The obvious connection here is that everyone has worked for someone who they might have ethical, moral, or just temperamental differences with. Del's line about "monsters" might be going a bit far, but for a subset of voters, especially primary voters, Elizabeth Warren and Pete Buttigieg are both sell-outs and hypocrites for their corporate backgrounds. Even though nothing that they did was particularly scandalous. Pete Buttigieg did some consulting for a Canadian grocery store that at another time was involved in price-fixing. He did some efficiency analysis for Blue Cross in Michigan before they laid off workers. From what I call tell about Elizabeth Warren, what she did was mostly in a very technical field of law, and the money she made for it was hardly a windfall: 2 million dollars over 30 years is hardly a lot of money, unless you are Dr. Evil.

Which is not to say that Buttigieg's employer, and Warren's clients, haven't done morally questionable things in the past. But the problem with that criteria is, pretty much every business in the United States has done morally questionably are just plain BAD things, and pretty much everyone has worked for one of those businesses. And the only people who have never had to do so, the only people who have never had to put up with bullshit in order to do things that might at some point be productive to themselves or others, are people who somehow had enough money and opportunities that they had to deal with the real world. I spent most my 20s working for a radically decentralized non-profit, but I did that because I got at least some money from my family. Where is the dream candidate who never did anything involving a corporation come from? Where is the lawyer who worked for decades and never defended a client other than nuns and orphans? Progressives are self-inflicting the same charge on themselves that a section of scoffing conservatives have been making for years: "Oh yeah, well, you have an iPhone, so capitalism has to be perfect". The basic charge is that anyone who lives within a system can't criticize it, and while not totally baseless, it is an easy criticism to run out of control, as we start a circular firing squad against anyone who has ever worked outside of a totally non-problematic non-profit job.

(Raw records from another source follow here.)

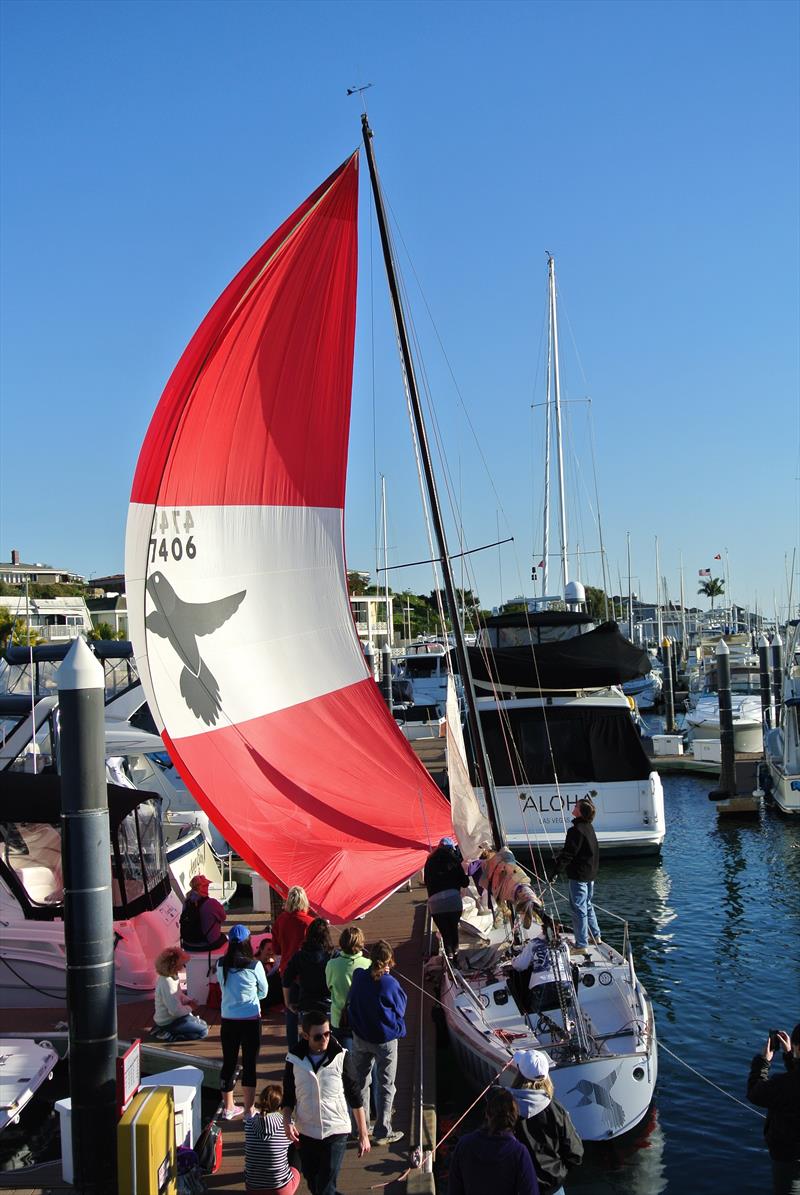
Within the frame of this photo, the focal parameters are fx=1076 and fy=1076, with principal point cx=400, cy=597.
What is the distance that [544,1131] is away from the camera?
6.41 m

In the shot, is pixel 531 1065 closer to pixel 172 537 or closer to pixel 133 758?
pixel 172 537

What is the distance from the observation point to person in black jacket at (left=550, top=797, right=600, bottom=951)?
10.9 metres

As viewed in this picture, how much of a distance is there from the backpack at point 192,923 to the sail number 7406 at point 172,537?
11.3 feet

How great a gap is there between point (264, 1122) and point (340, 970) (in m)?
1.49

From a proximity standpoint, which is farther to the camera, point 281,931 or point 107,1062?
point 281,931

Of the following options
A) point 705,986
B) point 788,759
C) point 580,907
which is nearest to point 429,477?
point 580,907

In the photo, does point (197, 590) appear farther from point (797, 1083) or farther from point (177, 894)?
point (797, 1083)

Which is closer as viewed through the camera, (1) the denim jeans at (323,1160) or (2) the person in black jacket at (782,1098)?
(2) the person in black jacket at (782,1098)

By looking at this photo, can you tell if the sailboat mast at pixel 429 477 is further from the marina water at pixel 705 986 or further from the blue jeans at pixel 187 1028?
the blue jeans at pixel 187 1028

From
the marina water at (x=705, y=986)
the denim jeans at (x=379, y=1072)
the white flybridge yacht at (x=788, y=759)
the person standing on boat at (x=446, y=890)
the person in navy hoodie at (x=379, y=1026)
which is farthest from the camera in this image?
the white flybridge yacht at (x=788, y=759)

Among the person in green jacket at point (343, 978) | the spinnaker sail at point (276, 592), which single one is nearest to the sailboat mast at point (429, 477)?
the spinnaker sail at point (276, 592)

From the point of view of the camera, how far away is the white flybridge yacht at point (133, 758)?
14.9 metres

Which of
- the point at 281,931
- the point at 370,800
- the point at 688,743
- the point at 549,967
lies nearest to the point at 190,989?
the point at 281,931

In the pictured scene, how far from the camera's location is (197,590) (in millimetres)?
10648
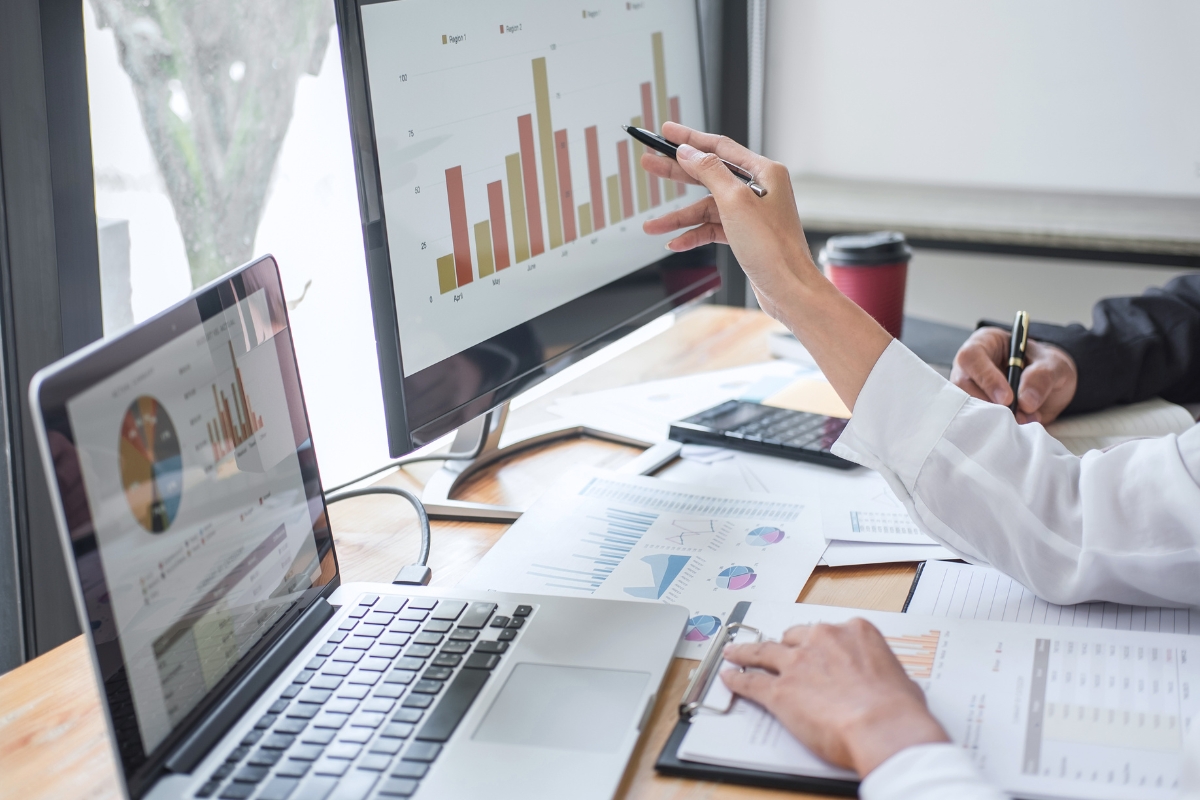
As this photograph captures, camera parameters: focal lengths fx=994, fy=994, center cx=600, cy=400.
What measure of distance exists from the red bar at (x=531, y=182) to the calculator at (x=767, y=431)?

This isn't to say that I think either Pete Buttigieg or Elizabeth Warren is perfect, or even good. I have doubts about both of them as far as policy and temperament go, but the fact that they have both had the type of jobs that many middle class Americans have had isn't one of them. And, it has to be mentioned that whatever scandal can be squeezed out of Buttigieg making spreadsheets for a Canadian grocery store, the current president still has a mysterious and complicated financial relationship with DuetschBank and Russian organized crime.

I guess for me, the question isn't about what type of world we grew up in and what has happened until now. The question for me is what happens next. In four days, we start a new decade, and we get to decide what it will be like. I am more interested in the future, than in the past, at this point. That the world is full of badness isn't a question for me, the question is what we do next.